# DATA UNDER STUDY
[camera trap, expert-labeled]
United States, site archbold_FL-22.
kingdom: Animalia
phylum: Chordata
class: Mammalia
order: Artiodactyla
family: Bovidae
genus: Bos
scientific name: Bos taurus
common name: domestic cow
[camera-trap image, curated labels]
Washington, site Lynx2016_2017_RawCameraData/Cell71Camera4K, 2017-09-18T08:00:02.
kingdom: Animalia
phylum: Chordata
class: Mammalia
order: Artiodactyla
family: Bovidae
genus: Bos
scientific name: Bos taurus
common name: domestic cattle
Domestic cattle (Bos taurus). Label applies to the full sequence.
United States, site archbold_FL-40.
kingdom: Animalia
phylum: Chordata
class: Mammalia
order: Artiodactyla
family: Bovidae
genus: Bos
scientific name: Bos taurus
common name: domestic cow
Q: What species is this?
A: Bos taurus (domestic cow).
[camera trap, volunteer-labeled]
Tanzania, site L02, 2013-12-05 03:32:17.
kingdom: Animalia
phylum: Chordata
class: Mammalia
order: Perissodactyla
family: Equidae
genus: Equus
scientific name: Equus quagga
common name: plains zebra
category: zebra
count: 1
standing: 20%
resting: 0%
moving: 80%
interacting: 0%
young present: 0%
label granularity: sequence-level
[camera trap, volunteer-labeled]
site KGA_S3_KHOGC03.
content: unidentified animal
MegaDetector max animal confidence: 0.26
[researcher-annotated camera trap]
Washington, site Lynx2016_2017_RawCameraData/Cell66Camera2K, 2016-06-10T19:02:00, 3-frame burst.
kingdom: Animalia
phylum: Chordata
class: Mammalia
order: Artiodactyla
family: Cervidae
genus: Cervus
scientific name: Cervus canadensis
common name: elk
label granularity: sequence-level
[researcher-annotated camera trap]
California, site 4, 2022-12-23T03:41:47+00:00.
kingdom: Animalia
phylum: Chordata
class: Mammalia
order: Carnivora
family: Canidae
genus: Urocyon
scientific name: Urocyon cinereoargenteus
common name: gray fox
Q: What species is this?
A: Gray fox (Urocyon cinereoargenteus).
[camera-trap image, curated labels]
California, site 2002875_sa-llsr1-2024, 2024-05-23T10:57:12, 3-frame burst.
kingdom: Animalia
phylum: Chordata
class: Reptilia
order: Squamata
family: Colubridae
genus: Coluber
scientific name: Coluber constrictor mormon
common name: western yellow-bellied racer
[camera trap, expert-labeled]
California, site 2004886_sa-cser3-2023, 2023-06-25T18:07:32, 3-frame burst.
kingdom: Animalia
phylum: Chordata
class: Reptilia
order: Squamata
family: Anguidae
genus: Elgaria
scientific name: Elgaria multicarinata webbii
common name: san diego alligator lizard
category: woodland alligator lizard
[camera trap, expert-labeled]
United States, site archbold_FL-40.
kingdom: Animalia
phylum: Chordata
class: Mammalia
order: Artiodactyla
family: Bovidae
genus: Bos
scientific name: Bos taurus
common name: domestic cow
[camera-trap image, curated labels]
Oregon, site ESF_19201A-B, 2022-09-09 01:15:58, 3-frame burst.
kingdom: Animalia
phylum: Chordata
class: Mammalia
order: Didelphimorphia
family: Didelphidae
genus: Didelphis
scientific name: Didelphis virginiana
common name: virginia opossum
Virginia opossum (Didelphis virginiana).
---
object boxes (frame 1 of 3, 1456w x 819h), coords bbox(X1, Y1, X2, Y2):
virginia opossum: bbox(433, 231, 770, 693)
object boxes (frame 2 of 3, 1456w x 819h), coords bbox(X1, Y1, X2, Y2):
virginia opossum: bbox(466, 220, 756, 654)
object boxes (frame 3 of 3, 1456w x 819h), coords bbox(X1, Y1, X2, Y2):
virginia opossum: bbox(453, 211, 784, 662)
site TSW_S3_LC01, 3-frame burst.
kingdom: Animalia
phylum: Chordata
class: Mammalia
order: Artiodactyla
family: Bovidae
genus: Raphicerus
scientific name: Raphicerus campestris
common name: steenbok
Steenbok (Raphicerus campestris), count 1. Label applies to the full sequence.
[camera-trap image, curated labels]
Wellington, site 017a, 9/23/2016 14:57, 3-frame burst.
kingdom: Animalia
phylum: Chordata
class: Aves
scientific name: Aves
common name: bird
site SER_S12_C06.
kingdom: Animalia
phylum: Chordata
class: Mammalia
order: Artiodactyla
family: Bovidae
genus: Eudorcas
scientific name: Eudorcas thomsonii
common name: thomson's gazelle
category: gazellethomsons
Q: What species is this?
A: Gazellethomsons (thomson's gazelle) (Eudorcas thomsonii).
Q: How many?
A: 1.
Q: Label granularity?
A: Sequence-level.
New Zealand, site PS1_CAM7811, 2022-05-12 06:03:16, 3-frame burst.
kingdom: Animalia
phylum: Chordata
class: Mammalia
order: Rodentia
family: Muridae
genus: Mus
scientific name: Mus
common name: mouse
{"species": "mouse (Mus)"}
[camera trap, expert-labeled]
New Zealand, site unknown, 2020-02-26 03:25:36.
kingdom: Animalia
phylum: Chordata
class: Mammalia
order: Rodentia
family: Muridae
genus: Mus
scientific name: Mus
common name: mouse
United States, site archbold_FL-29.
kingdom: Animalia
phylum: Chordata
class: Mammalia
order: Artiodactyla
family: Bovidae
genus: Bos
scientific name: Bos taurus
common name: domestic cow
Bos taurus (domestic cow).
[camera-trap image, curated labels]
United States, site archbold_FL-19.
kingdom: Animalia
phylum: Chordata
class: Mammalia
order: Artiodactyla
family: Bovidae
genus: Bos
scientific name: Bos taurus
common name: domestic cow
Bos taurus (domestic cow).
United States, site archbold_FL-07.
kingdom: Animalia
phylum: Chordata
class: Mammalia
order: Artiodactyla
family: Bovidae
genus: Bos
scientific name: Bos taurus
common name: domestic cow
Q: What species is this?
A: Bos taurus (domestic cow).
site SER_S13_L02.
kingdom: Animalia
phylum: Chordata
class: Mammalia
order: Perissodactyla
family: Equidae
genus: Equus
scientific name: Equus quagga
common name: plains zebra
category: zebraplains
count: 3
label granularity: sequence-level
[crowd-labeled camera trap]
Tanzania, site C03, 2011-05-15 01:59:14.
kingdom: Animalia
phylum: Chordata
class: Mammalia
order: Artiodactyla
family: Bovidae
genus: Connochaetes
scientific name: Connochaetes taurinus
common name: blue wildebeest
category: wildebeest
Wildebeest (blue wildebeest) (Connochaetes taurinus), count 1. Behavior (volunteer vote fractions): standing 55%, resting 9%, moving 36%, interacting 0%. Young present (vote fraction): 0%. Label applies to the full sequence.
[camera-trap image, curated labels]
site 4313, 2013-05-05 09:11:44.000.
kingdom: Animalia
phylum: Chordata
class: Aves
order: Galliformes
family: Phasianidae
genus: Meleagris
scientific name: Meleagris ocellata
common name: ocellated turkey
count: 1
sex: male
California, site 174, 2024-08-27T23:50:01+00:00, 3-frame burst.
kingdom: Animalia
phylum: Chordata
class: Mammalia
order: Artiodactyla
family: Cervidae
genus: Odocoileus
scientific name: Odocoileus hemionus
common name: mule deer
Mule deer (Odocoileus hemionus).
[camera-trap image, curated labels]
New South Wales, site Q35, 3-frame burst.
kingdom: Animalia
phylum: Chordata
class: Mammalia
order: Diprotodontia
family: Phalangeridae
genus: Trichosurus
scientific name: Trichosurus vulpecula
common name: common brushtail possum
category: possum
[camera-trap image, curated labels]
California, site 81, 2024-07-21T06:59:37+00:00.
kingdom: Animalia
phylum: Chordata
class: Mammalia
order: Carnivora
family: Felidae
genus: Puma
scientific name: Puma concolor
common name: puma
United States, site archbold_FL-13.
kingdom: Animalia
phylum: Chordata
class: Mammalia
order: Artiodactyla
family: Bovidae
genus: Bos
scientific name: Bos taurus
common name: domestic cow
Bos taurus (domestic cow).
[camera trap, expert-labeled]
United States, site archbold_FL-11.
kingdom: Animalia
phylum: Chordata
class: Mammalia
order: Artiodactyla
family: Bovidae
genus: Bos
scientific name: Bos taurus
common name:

# WHAT THE TASK REQUIRES
When the line with "family: Phalangeridae" is reached in the data above, begin copying, and stop after the line with "United States, site archbold_FL-13."; copy each line exactly, both ends included.

# RESULT FOR THIS EXERCISE
family: Phalangeridae
genus: Trichosurus
scientific name: Trichosurus vulpecula
common name: common brushtail possum
category: possum
[camera-trap image, curated labels]
California, site 81, 2024-07-21T06:59:37+00:00.
kingdom: Animalia
phylum: Chordata
class: Mammalia
order: Carnivora
family: Felidae
genus: Puma
scientific name: Puma concolor
common name: puma
United States, site archbold_FL-13.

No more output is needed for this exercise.